> **原文抜粋**
↓

中島さんらしい優しい雰囲気の物語だった。主人公は米国で日本語の教員をしていたもののその学科が廃止となり、離婚もしたことから帰国した、田ノ岡沙希。舞台は武蔵野の一角・うらはぐさ地区とそこにある昔からの商店街。描いているのは、これから動き出す商店街の再生活動の前段階で、そこに住むちょっと不思議な秋葉原さんの存在が面白い。本作ではややノスタルジックな商店街や地区に残る自然、そしてそこに根差したようなごく普通の食べ物や、そこに住む人々の群像劇。特に何も起きないけれど、なぜか癒されるような作品だった。

2024/04/03

ゆみねこ

離婚を機にアメリカから帰国し、武蔵野の一角・うらはぐさの伯父の家に住むことになった沙希。母校の女子大で教職につき、うらはぐさ地区に縁のある人々やユニークな女子大生たちとの出会い。町なかの四季、美味しそうなごはん、変わりゆく町と変わらずに残したいもの。特に大きなことが起きるわけではないが、とても楽しい読書が出来た。

2024/03/26

Ikutan

離婚を機にアメリカから帰国した沙希は、施設に入居したことで空家となったうらはぐさ地区にある伯父の家に引っ越してきた。近所には、学生時代によく行ったあけび野商店街が。母校で教鞭を振るう彼女の、懐かしい商店街の人々や学生たちとの新たな繋がりを描いた群像劇。中島さんの飄々としながら、くすりと笑える文章が好き。マーシーの変な敬語は、何度も笑っちゃったし、沙希がつける″しのびよる胡瓜″とか″刺し子姫″とかネーミングも面白い。マトリョーシカのルーツは知らなかったよ。散りばめられた蘊蓄も興味深くて楽しかった。

↑

> **小練習 1**
小説についての感想文のうち、「中島さんらしい優しい雰囲気の」を含む語句で始まり「けではないが、とても楽しい読書が出来た。」で終わる部分を、「商店街」を「市場」に置き換えて書き直しなさい。
> **小練習 2**
小説についての感想文を、最後の文の後から書き継ぎなさい。

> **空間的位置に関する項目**
↓

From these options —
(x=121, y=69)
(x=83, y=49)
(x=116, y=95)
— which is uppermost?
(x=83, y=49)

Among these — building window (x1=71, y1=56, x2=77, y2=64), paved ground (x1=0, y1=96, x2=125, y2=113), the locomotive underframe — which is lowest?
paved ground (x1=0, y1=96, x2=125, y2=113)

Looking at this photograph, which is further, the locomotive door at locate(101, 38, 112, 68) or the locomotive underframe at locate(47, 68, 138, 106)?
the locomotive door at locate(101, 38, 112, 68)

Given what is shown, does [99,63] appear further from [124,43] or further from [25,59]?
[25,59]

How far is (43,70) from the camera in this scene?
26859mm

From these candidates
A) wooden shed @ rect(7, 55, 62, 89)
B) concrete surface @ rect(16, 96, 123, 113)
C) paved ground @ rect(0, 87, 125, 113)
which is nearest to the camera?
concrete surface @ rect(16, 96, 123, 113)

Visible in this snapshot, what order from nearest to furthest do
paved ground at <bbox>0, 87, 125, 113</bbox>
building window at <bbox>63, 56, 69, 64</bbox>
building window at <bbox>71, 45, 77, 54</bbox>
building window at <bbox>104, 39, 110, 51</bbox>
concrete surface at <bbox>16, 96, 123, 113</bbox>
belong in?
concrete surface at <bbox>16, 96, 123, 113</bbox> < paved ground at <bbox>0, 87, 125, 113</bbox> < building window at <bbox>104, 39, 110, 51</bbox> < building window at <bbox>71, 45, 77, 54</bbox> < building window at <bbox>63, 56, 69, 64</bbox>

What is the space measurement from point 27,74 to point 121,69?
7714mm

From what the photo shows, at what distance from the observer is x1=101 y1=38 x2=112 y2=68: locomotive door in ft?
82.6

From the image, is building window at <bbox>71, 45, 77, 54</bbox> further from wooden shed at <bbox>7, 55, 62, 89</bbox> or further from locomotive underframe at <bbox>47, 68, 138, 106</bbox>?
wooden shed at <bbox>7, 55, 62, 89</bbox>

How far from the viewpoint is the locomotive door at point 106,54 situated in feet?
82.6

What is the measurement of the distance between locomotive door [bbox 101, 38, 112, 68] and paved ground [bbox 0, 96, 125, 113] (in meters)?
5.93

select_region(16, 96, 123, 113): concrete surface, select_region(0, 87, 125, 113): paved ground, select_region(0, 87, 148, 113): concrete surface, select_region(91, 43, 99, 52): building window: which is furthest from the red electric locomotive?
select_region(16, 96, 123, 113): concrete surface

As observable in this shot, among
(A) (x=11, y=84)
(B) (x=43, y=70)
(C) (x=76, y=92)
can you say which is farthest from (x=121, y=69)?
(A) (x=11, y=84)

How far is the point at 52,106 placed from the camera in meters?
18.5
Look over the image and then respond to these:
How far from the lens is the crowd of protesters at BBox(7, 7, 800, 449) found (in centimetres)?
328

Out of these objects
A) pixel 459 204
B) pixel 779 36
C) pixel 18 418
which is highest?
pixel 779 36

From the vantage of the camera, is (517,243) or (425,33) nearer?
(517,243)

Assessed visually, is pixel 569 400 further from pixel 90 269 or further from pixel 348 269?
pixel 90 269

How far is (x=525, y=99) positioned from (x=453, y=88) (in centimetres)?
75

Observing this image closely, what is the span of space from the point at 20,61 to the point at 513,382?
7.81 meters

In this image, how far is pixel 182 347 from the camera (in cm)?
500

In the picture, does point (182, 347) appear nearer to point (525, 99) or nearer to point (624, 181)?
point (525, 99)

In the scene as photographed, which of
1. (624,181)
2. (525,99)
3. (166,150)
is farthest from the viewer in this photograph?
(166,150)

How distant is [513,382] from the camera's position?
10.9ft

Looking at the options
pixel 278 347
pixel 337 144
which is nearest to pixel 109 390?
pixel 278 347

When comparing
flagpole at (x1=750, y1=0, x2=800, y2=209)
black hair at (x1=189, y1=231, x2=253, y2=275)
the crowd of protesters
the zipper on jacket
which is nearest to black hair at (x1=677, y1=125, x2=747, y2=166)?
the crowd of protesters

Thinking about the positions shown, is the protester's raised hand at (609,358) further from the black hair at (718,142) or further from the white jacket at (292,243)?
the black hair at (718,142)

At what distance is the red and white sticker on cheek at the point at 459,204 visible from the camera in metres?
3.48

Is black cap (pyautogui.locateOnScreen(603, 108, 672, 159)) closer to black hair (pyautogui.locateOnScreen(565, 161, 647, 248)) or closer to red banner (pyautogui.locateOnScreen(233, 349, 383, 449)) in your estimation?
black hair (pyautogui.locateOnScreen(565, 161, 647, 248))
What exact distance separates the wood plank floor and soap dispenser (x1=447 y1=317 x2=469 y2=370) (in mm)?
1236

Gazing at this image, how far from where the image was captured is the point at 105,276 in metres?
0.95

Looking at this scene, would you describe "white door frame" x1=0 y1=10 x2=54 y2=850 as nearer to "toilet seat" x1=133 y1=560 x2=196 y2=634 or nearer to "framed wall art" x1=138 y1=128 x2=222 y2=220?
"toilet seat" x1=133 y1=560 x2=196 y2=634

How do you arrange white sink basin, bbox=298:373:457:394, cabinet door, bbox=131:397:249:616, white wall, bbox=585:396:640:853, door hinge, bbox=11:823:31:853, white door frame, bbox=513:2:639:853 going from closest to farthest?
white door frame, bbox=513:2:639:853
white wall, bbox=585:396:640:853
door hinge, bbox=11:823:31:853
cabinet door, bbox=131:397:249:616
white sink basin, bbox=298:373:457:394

↑

> **最終解答 1**
中島さんらしい優しい雰囲気の物語だった。主人公は米国で日本語の教員をしていたもののその学科が廃止となり、離婚もしたことから帰国した、田ノ岡沙希。舞台は武蔵野の一角・うらはぐさ地区とそこにある昔からの市場。描いているのは、これから動き出す市場の再生活動の前段階で、そこに住むちょっと不思議な秋葉原さんの存在が面白い。本作ではややノスタルジックな市場や地区に残る自然、そしてそこに根差したようなごく普通の食べ物や、そこに住む人々の群像劇。特に何も起きないけれど、なぜか癒されるような作品だった。

2024/04/03

ゆみねこ

離婚を機にアメリカから帰国し、武蔵野の一角・うらはぐさの伯父の家に住むことになった沙希。母校の女子大で教職につき、うらはぐさ地区に縁のある人々やユニークな女子大生たちとの出会い。町なかの四季、美味しそうなごはん、変わりゆく町と変わらずに残したいもの。特に大きなことが起きるわけではないが、とても楽しい読書が出来た。

> **最終解答 2**
2024/04/24

pohcho

30年ぶりにアメリカから帰国し伯父の家に一人暮らすことになった沙希。伯父の友人夫妻(秋葉原さんと刺し子姫)や教え子の女子大生(マーシーとパティ)たちと知り合いゆるゆると暮らす日々が描かれる。日々のちょっとした出来事の中に過去と未来が交錯して、とりとめのない日常がなんとも言えず愛おしい。マーシーのとぼけた敬語が可笑しくて可愛くて、屋上農園もとても素敵なんだけど、ほんわかして食べもの美味しそうだけではなく、つらい話や考えさせられる話題もあり。狼男はせつなかった。いつまでもいつまでも読んでいたい小説。

2024/03/21

たま

50代の沙希が長年暮らしたアメリカから日本へ戻り、武蔵野の叔父の家(空き家)に住んで近くの母校で教鞭を取る。ほぼ同時に読んだドイツの小説『人間の彼方』も30代の女性がコロナ禍で田舎に引っ越す話だったが、人々の分断や荒廃が深刻なのに対し、沙希は土地勘があり武蔵野の土地柄もあってすぐに馴染む。このしっとりした空気感が日本だなと思う。小さい庭の四季、居酒屋と手料理、駅前商店街の衰退と再開発、土地の歴史の重層性、それを未来へどう受け継いでいくか、楽しく読めて日本の未来にも思いを馳せてしまう本。